I recently got back in touch with a childhood friend of mine with whom I stopped corresponding with for about 15 years for reasons I've spent 15 years trying and failing to explain to myself.
Actually, he got in touch with me. If it were left to me, I may or may not have ever gotten back in touch. Another mystery.
I spent a night and a day with him and his family in Ohio. I was terribly nervous about going there—why? oh, I suppose meeting with a childhood friend after so long promised/threatened some kind of referrendum on the integrity of my soul, or some small matter like that—and after I left, needed a few hours to calm down.
I don't know how he felt about the reunion, which was a lifelike jumble of happiness and sadness and regret and what-can-we-do-about-any-of-it-now.
But we shared one moment on equal terms.
We went to the golf course—the crummy old public course where I played, with him, my first round of golf 26 years ago as a seventh-grader. Since then, millions have been invested in the course and everything is different—most of the holes were in new places.

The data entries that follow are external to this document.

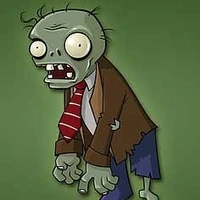 zombie
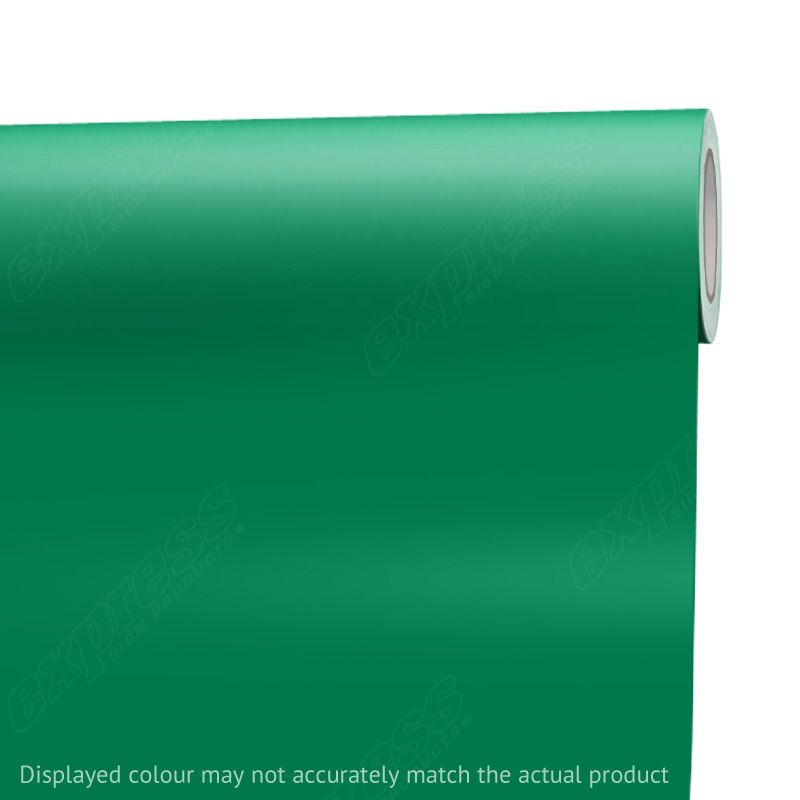 Oracal® 651 061M Vert Mat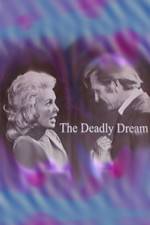 Watch Deadly Dream Fmovies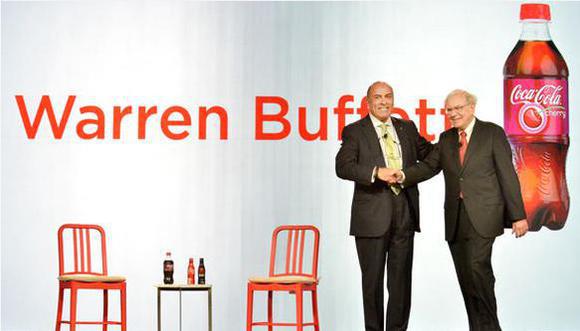 http://www.fool.com/ecap/the_motley_fool/homerun-warren-buffett-tells-you-how-to-turn-40-2/?utm_source=taboola&utm_medium=contentmarketing&utm_campaign=advertorial_leadgen&psource=esatab7410860090&waid=7284&wsource=esatabwdg0860078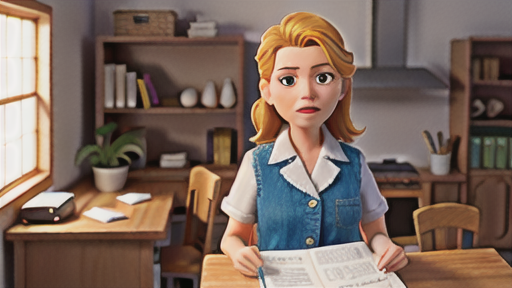 修繕積立金との違い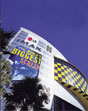 IMAX Theatre - Australia Accommodation 2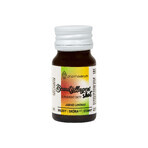 Beautyllagen Shot, aromă de mere și lime, 30 ml x 15 unități Beautyllagen Shot, aromă de mere și lime, 30 ml x 15 unități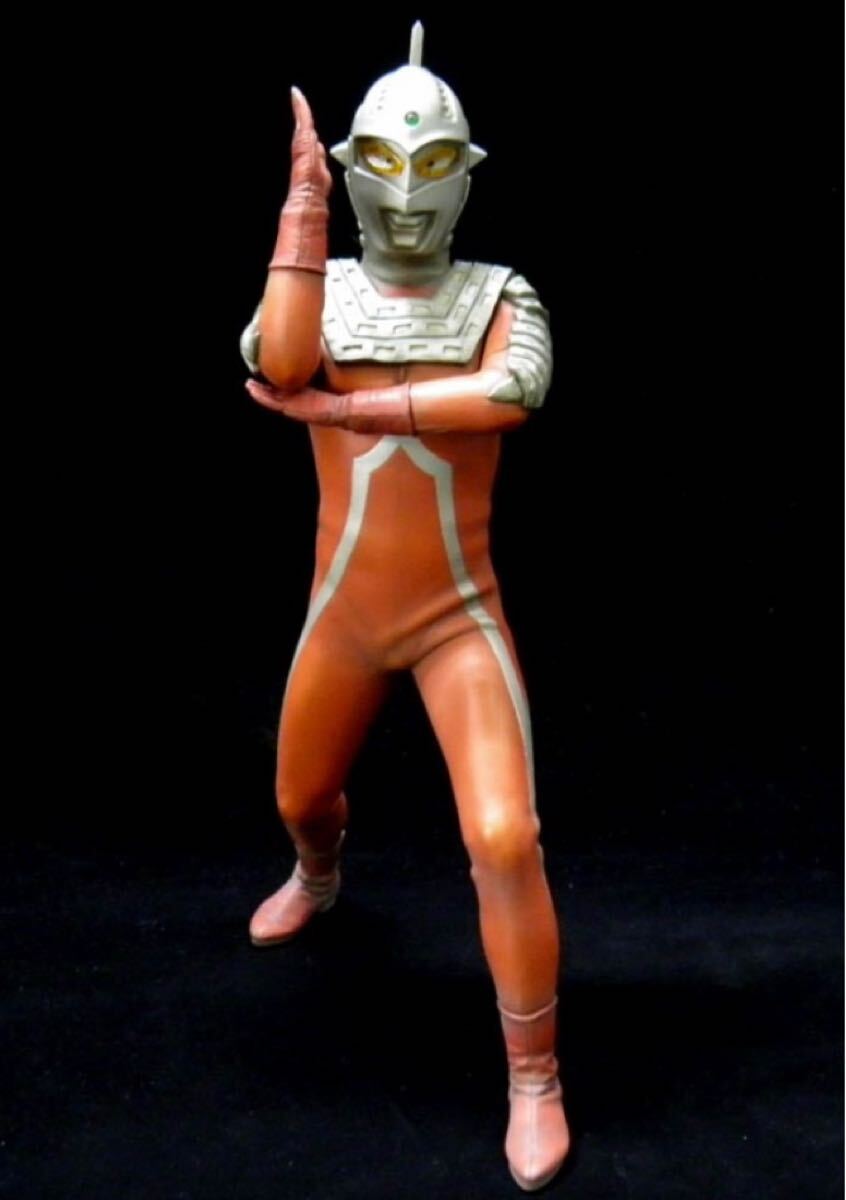 2025年最新】Yahoo!オークション -ccp ウルトラセブン(おもちゃ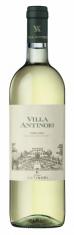 Villa Antinori - Toscana Bianco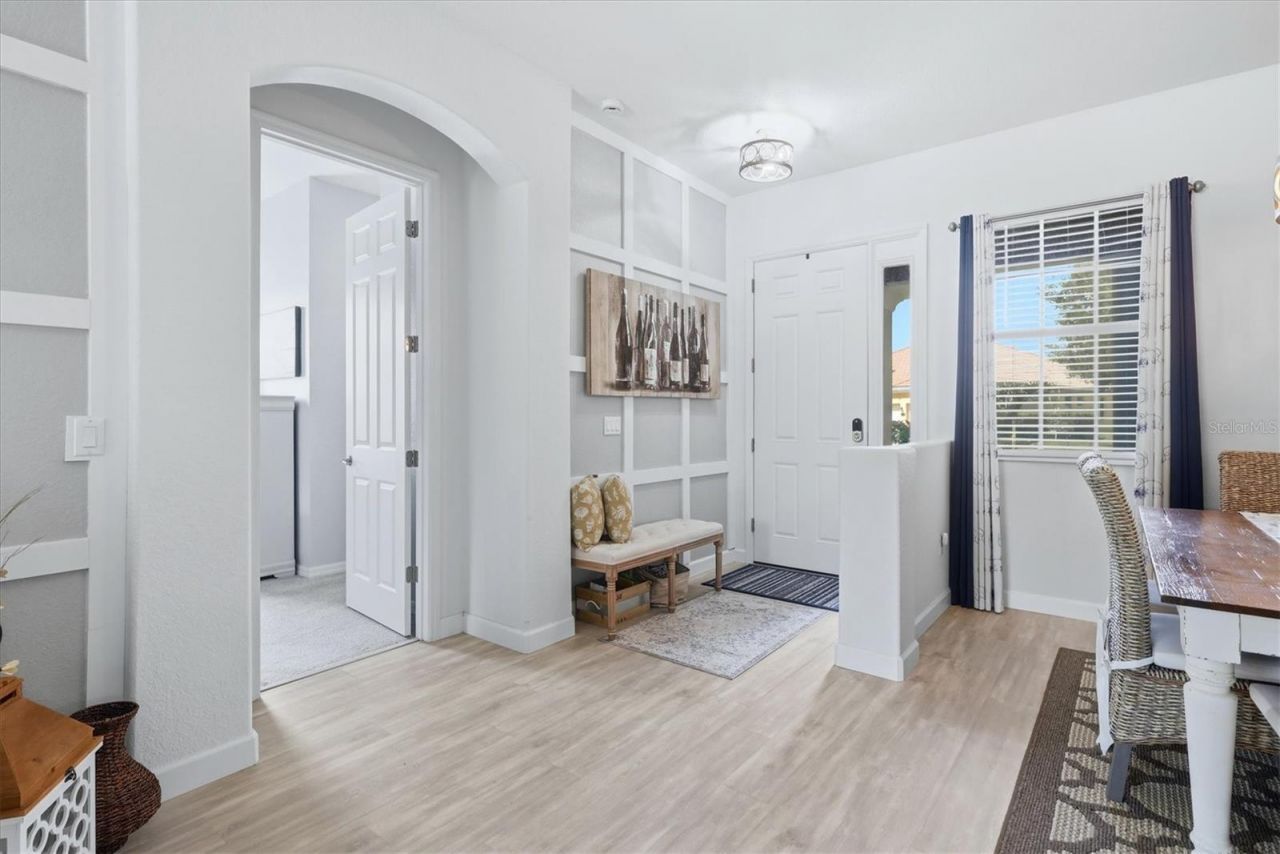 431 Grand Preserve Cv, Bradenton, FL 34212 Photo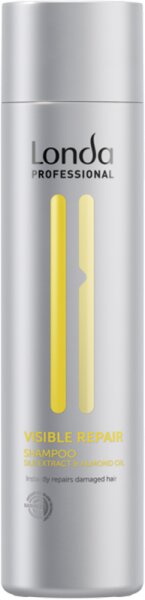 Londa Visible Repair Shampoo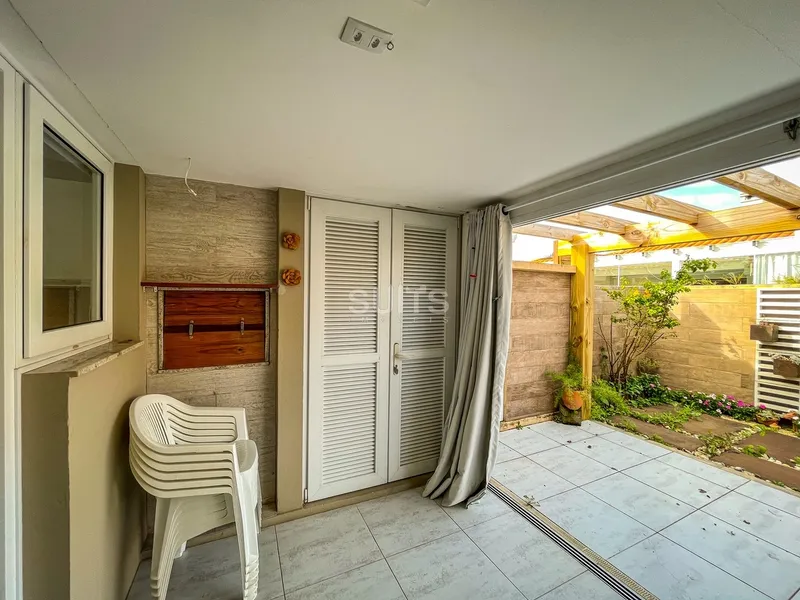 Excelente casa no condomínio Casa Hermosa: 16ª foto da galeria de imagens do imóvel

But as we walked through the threshold of the rearranged clubhouse there was a smell—it was the smell of that clubhouse, an odor we hadn't smelled since we were kids, an odor whose source I cannot tell you. The second that smell hit my brain I looked at my old friend, and he looked at me with eyes just as wide ... and if we weren't well-trained men, we would have burst into tears on spot and we might have cried until the police were called.